Jaich Maa cavern in the Pescadero Basin.

Shimmering water at the Tay Ujaa cavern. Image: Schmidt Ocean Institute

“The deep ocean is still one of the least explored frontiers in the solar system,” Robert Zierenberg, principle investigator and emeritus professor at the University of California Davis, said in a statement on Thursday.

“Maps of our planet are not as detailed as those of Mercury, Venus, Mars, or the moon, because it is hard to map underwater,” Zierenberg said. “This is the frontier.”

The team named the new vent field Jaich Maa, meaning “liquid metal” in languages indigenous to the Baja Peninsula.

A hydrothermal vent in Jaich Maa.

A hydrothermal vent in the newly discovered Jaich Maa vent field. Image: Schmidt Ocean Institute

One of the standout features of Jaich Maa was a huge calcite cavern called Tay Ujaa, or “big cave,” said scientists from Schmidt Ocean Institute who were part of the expedition. It contained a pool of metallic shimmering water—an effect created by the high temperature hydrothermal fluid—that flowed over the rim and into an upside-down waterfall.
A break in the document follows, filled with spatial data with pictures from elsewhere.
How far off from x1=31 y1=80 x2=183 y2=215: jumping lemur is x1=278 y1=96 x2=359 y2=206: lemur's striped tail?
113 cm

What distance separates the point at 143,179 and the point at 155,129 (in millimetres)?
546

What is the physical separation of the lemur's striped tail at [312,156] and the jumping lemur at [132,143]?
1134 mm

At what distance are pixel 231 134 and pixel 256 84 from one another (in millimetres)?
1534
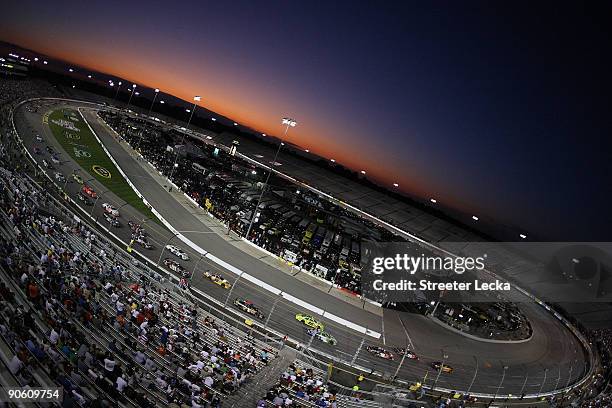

The team mapped the terrain at a centimeter-scale resolution using an ROV, or remote operated vehicle.

They also took samples of alien-looking organisms, such as fuzzy blue microbes and Xenoturbella, a marine worm that’s been affectionately compared to a “crumpled sock.” Researchers are confident that new species will be identified through DNA analysis yet to come.

Oasisia and Riftia tube worms.

Oasisia and Riftia tube worms are common throughout the vent field. Image: Schmidt Ocean Institute

The more than 500 degree Fahrenheit waters around the hydrothermal vents were teeming with other species, too—tubeworms, anemones, and blue scale worms.

Thermophilic, or heat-loving, organisms are fascinating to scientists as they test the extreme limits of life on Earth. Also known as extremophiles, some deep sea creatures and their unique existences can provide an analog for possible life on other planets as well. Those which metabolize methane, for example, are key to the hunt for life on Mars and Enceladus where methane has been detected.

The Pescadero Basin was first discovered in 2015 by a Monterey Bay Aquarium Research Institution expedition. This current expedition was led aboard the Schmidt Ocean Institute vessel Falkor.